=== Instructions for the task ===
A word-for-word repeat of the records below is what this calls for.

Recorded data
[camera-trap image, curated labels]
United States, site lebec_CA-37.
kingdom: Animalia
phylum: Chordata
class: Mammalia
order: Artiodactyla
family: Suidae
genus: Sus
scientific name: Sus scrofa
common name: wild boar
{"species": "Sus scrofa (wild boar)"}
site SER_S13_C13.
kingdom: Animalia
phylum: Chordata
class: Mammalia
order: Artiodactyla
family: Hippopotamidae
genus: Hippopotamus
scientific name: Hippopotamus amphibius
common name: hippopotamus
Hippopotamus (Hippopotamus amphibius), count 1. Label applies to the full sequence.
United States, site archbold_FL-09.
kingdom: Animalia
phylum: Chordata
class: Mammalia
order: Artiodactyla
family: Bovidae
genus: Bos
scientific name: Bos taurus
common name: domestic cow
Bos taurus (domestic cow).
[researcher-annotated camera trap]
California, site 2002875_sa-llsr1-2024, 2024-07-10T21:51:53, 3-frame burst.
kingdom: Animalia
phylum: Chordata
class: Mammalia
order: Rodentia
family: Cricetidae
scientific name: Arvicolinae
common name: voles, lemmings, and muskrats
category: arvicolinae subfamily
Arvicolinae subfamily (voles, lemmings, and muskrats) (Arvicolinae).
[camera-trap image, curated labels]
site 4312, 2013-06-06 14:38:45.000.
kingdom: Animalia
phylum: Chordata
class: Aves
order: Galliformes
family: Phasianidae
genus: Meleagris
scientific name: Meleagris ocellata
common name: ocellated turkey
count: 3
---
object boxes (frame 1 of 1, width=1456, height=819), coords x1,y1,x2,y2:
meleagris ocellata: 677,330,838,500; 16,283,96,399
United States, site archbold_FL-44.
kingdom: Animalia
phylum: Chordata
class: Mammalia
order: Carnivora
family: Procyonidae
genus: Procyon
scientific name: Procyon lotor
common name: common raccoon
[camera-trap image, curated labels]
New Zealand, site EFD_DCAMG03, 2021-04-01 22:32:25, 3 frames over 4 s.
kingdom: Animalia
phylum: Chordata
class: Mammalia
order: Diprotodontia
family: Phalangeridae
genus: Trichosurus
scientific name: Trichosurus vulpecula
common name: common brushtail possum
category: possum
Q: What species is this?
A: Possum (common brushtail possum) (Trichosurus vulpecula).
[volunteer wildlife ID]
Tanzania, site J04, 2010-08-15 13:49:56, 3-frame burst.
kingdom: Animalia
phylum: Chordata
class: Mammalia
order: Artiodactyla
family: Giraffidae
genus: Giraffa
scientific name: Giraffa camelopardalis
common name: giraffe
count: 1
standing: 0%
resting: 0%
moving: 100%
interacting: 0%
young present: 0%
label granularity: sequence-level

=== Answer below ===
[camera-trap image, curated labels]
United States, site lebec_CA-37.
kingdom: Animalia
phylum: Chordata
class: Mammalia
order: Artiodactyla
family: Suidae
genus: Sus
scientific name: Sus scrofa
common name: wild boar
{"species": "Sus scrofa (wild boar)"}
site SER_S13_C13.
kingdom: Animalia
phylum: Chordata
class: Mammalia
order: Artiodactyla
family: Hippopotamidae
genus: Hippopotamus
scientific name: Hippopotamus amphibius
common name: hippopotamus
Hippopotamus (Hippopotamus amphibius), count 1. Label applies to the full sequence.
United States, site archbold_FL-09.
kingdom: Animalia
phylum: Chordata
class: Mammalia
order: Artiodactyla
family: Bovidae
genus: Bos
scientific name: Bos taurus
common name: domestic cow
Bos taurus (domestic cow).
[researcher-annotated camera trap]
California, site 2002875_sa-llsr1-2024, 2024-07-10T21:51:53, 3-frame burst.
kingdom: Animalia
phylum: Chordata
class: Mammalia
order: Rodentia
family: Cricetidae
scientific name: Arvicolinae
common name: voles, lemmings, and muskrats
category: arvicolinae subfamily
Arvicolinae subfamily (voles, lemmings, and muskrats) (Arvicolinae).
[camera-trap image, curated labels]
site 4312, 2013-06-06 14:38:45.000.
kingdom: Animalia
phylum: Chordata
class: Aves
order: Galliformes
family: Phasianidae
genus: Meleagris
scientific name: Meleagris ocellata
common name: ocellated turkey
count: 3
---
object boxes (frame 1 of 1, width=1456, height=819), coords x1,y1,x2,y2:
meleagris ocellata: 677,330,838,500; 16,283,96,399
United States, site archbold_FL-44.
kingdom: Animalia
phylum: Chordata
class: Mammalia
order: Carnivora
family: Procyonidae
genus: Procyon
scientific name: Procyon lotor
common name: common raccoon
[camera-trap image, curated labels]
New Zealand, site EFD_DCAMG03, 2021-04-01 22:32:25, 3 frames over 4 s.
kingdom: Animalia
phylum: Chordata
class: Mammalia
order: Diprotodontia
family: Phalangeridae
genus: Trichosurus
scientific name: Trichosurus vulpecula
common name: common brushtail possum
category: possum
Q: What species is this?
A: Possum (common brushtail possum) (Trichosurus vulpecula).
[volunteer wildlife ID]
Tanzania, site J04, 2010-08-15 13:49:56, 3-frame burst.
kingdom: Animalia
phylum: Chordata
class: Mammalia
order: Artiodactyla
family: Giraffidae
genus: Giraffa
scientific name: Giraffa camelopardalis
common name: giraffe
count: 1
standing: 0%
resting: 0%
moving: 100%
interacting: 0%
young present: 0%
label granularity: sequence-level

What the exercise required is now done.